The more this happens, the less you would like to open up to others and reach out for others’ company. Bitterness and loneliness might creep into the place where you were craving exactly the opposite: an empathetic understanding, and if possible, compassion.
Under the microscope
Let’s look at what happens here through an example. You meet with your wife, and her face seems upset and angry. Instead of asking her, “What’s going on?” you feel responsible for that face and start feeling defensive and a little upset.
She doesn’t understand you. She doesn’t even ask how your day went. She just seems remote and acts cold toward you.
On her side, she also feels a little down and could use some empathy.

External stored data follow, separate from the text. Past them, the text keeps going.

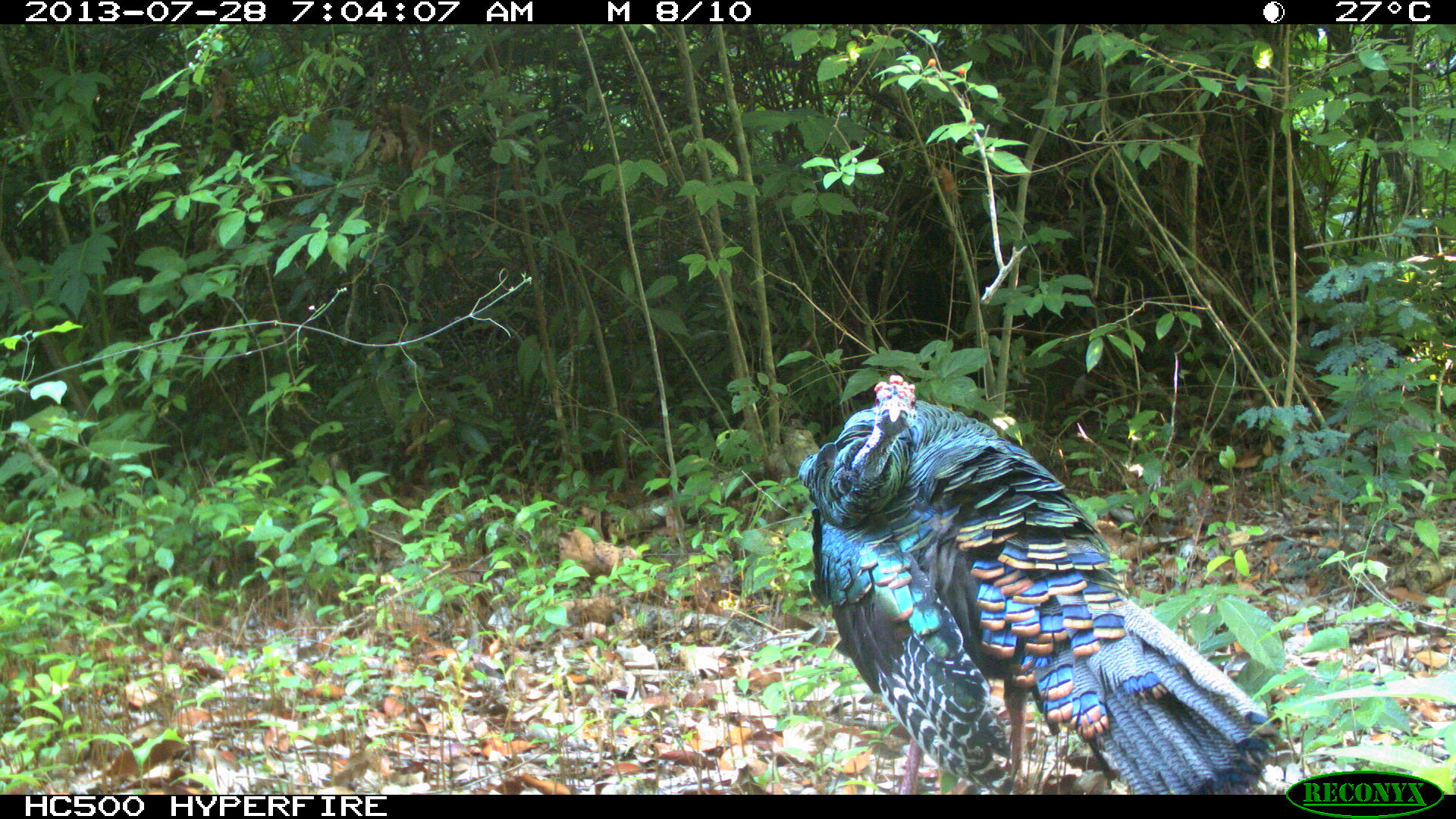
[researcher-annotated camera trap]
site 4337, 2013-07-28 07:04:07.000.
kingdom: Animalia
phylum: Chordata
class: Aves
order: Galliformes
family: Phasianidae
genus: Meleagris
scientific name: Meleagris ocellata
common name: ocellated turkey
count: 1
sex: male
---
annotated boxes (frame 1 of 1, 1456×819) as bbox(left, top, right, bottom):
meleagris ocellata: bbox(795, 373, 1278, 795)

So, now you are both looking for some empathetic understanding but instead you end up in a fight in which you get more distant from each other.
In feeling responsible for the sad face and upset feelings of your wife, you took away space from her that she needed to feel what she was going through. You became the protagonist of her feelings, and you gave those feelings a meaning that related to you. In this way, you tried to keep her away from her own life.
On the other hand, from your point of view, she is responsible for being distant and dismissive toward you. Hence, besides the problems that she had originally—for which she was feeling upset and sad—now she also has to deal with your wounds.
She no longer has time to feel herself, and you do not have time to feel yourself. You both crave empathy but you cannot extend empathy to each other because your lives and feelings are now confused with each other.
How can we receive empathy when we need it?
I think that everything we receive in life is an act of grace toward which we can feel gratitude. Life does not owe us anything and all that we have is a blessing, whether we are capable of seeing it or not. If we go blind toward what we have, it’s our loss, not life’s. Life tried to make us happy.
Hence, when it happens that we crave empathy and that wherever we turn people seem to be unempathetic and distant, we might try to exercise a clear view of the boundaries we occupy in our life and in the lives of those we expect empathy from. If the boundaries of our lives are not clear, it’s likely that we are invading the space of those close to us. The people from whom we demand empathy simply do not have time to stop and look at us because we did not give them time and space to do so. With our disappointment, we intruded into their space and took ownership, as well as responsibility, for what they feel. In fact, we act as if we are the protagonists of those feelings.
To break this vicious circle, we can try to stay within the boundaries of our life, and from there extend our empathy to others by simply asking, as in the example above: “What’s going on? Why are you so upset?”
If we manage to do that, two things might happen.
First, we might forget our life for a moment. For a moment, our ‘I’ is no longer everywhere but is left within the boundaries of our life, and for that moment, we’re taking care of another human being’s life
Second, it might happen that the other person can see us for who we are, and have managed to avoid projecting onto us their own problems. Accordingly, they might be able to extend some empathetic compassion toward us.
The Paradox of Empathy
If we are not capable of extending empathy toward ourselves but continue to demand empathy from others, we are rarely going to receive true empathy.
First, we need to confine our ego and our life within clear boundaries so that we know where we want to extend empathy from. Then, we need to see the lives of other people for what they are, independent of us, without stealing the ownership of their feelings, confusing our lives with theirs, or projecting our needs for validation onto their responses.
That would be a good start for a happier and more empathetic life!